Three years before, Howard had headlined the non-existent children overboard, he had put race firmly on the agenda as an election issue and cynically manipulated the desperation and poverty of our Pacific neighbours. What does it mean for us and our ability to create a questioning, critical, ethical citizenry that that kind of deception is rewarded?
The citizenry most certainly punished 'deception', Oberleutnant Editor. They well and truly rejected the deceptions pedalled by people like you.
Howard declared public education had no values and in the same sentence declared that institution too ‘politically correct'.
Well, I think we only have to read that editorial to recognise that he might be onto something.
We went to war in Iraq after the weapons inspectors told us there were no WMDs. . .
Hmmm - now he really needs to take a dose of his own 'critical' pill, I think. I guess I might have missed something, but I was pretty sure they were shrieking for more time; that they didn't know (apart from inspectors such as Richard Butler, who were certain they were there)? Or has that already been put through the now Patented 'Lefthistorymanglermatic' (along with Stalin et. al., who've finally popped out as right wingers)?
We knew the truth about Iraq before the election.

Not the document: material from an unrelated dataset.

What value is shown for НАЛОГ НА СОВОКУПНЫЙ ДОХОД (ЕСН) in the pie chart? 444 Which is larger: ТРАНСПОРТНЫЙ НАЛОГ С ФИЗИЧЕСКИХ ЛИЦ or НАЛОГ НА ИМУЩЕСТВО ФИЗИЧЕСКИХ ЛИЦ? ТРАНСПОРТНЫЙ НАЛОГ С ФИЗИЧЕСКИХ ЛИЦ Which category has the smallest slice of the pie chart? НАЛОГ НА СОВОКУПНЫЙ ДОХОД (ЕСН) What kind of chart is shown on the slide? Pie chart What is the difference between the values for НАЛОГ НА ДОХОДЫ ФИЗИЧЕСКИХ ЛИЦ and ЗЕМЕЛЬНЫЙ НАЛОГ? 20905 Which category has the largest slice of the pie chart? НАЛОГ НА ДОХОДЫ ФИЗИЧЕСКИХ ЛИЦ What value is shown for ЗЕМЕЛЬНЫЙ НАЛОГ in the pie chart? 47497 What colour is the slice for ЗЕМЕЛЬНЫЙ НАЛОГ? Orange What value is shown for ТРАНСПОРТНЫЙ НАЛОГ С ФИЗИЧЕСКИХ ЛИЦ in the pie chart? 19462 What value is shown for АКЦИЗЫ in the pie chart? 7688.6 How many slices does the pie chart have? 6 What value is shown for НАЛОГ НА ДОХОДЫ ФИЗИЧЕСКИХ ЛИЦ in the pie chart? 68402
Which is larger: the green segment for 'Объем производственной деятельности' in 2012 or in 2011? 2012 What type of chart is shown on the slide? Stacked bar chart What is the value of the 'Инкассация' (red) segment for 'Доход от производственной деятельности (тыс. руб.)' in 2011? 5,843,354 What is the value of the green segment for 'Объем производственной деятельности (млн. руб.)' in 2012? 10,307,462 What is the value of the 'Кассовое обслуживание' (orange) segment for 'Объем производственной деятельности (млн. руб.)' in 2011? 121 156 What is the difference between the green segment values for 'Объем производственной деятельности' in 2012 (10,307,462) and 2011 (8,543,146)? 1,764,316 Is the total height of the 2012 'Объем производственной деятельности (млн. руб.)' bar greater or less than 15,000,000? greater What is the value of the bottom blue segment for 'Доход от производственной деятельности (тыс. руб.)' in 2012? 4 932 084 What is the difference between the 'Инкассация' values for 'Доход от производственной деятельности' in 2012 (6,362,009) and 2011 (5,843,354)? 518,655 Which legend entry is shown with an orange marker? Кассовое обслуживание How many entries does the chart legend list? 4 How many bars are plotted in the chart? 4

Did our former students just not care?
Nope - they just didn't swallow your incessant caterwauling.
We knew before the election that ‘children overboard’ was a crock, but, as it was yesterday’s news, did they not care about that either?
Nope - they just spotted the fact that it was your crock.
Do they care about the detention centres. . .
What, you mean the ones that Gerry Hand and a Labor government first set up (remember)?
. . .or the sheer greed that drives our relations with East Timor and fits the recurring pattern of, ‘if we can screw somebody, then we should screw them’?
To which Gareth Evans (Labor) could well attest when he first signed the deals with the Indonesians to screw the Timorese completely.

Are we getting the drift here, Obersturmfuhrer Editor? Maybe it's just as simple as them being able to recognise a bunch of breathtaking hypocrites when they see them?

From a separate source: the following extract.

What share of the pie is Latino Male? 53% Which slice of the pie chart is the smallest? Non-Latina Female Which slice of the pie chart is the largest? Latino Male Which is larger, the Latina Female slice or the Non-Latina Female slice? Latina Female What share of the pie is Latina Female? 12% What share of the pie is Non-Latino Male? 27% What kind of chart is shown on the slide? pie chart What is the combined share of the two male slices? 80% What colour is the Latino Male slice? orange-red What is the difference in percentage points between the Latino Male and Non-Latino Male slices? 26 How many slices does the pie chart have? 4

So what's the solution? Here we go. . .
If education is to mean anything, it has to manifest its success somehow. Is it doing so in our national culture at the moment? We are the only area of the curriculum that has all the students. We should be making a difference in the face of an apparent lack of any sense that there could even be such a thing as social good. Does a critical literacy need to become more direct and deliberate in its ethics and its critical stance? . . . Does this mean becoming smarter in representing ourselves? Does it mean having to have a deliberate and conscious ethical and critical agenda? Does critical literacy need to turn from concern with nineteenth century artefacts and the class/gendered nature of fairytales to become more overt about the texts of the here and now? Will we see a day when the potential values enacted through the study of English are made manifest?
Read that again, if you didn't get the underlying premise, which, of course, is all code for: 'Something has gone balls-up with our leftist indoctrination.' And the entire, underlying thread of what he is saying? Why, getting rid of the 'critical thinking' part altogether, of course!

That all said, maybe I'm being a little too harsh on these guys. I mean, if these kids have been able to see through this trash - this forest of hypocrisy, this torrent of relentless propaganda - quite so effectively, then maybe these characters haven't done such a bad job after all?

It sure looks like they have every intention of fixing that!